Durante mucho tiempo se ha considerado que el ejercicio aeróbico era más adecuado para perder kilos: un esfuerzo menos intenso con un trabajo cardiorrespiratorio prolongado (caminar, nadar, correr, bicicleta, elíptica, etc. de 30 a 60 minutos).

Sin embargo, en los últimos tiempos la balanza se está decantando por una combinación de ambos, e incluso algunas corrientes apuestan por realizar ejercicios anaeróbico exclusivamente: esfuerzos breves pero más intensos con pesas.

Entrenamiento concurrente, una opción equilibrada

El ajuste específico de los entrenamientos debe ir en función de los objetivos de cada deportista: perder peso, tonificar o mejorar la composición corporal, más rendimiento o resistencia, etc. (te recomendamos consultar tu caso con un profesional cualificado). No obstante, una opción equilibrada para la mayoría es combinar fuerza y cardio; lo que se denomina entrenamiento concurrente. ¡Hasta la ciencia lo avala!

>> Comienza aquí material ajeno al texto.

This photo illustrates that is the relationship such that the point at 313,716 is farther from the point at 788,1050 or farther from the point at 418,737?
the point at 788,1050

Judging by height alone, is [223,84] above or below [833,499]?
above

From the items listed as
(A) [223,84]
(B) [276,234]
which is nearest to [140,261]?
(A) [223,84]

Puede ser en la misma sesión (intrasesión), en el mismo día (intersesión) o en días alternos (intramicrociclo). Cuando se realiza en la misma sesión la variante más aceptada y eficaz es hacer primero un circuito de fuerza y concluir con trabajo de cardio. De este modo consigues aumentar la tasa metabólica activando tus músculos (se quema glucosa primero y, una vez esté baja, se consume grasa durante el ejercicio cardiovascular).

En cambio, si se persigue ganar fuerza es más eficaz comenzar con un ejercicio de cardio rápido e intenso y continuar con la sesión de fuerza. Otra opción es introducir un intervalo de alta intensidad (HIIT), de 10-15 minutos, a mitad del entrenamiento de fuerza. El objetivo: evitar la fatiga y el catabolismo muscular (pérdida de masa muscular).

Por último, hay que tener en cuenta los grupos musculares que se utilizan, ya que existen incompatibilidades o interferencias entre el entrenamiento de resistencia y fuerza cuando se trabajan los mismos músculos durante un período de tiempo largo (más de 8 semanas).

Por ejemplo, no es recomendable entrenar en la misma sesión la fuerza de piernas y la resistencia en carrera. Es mejor alternar distintos ejercicios y grupos musculares en la misma sesión y descansar al menos 24 horas para trabajar los mismos grupos musculares.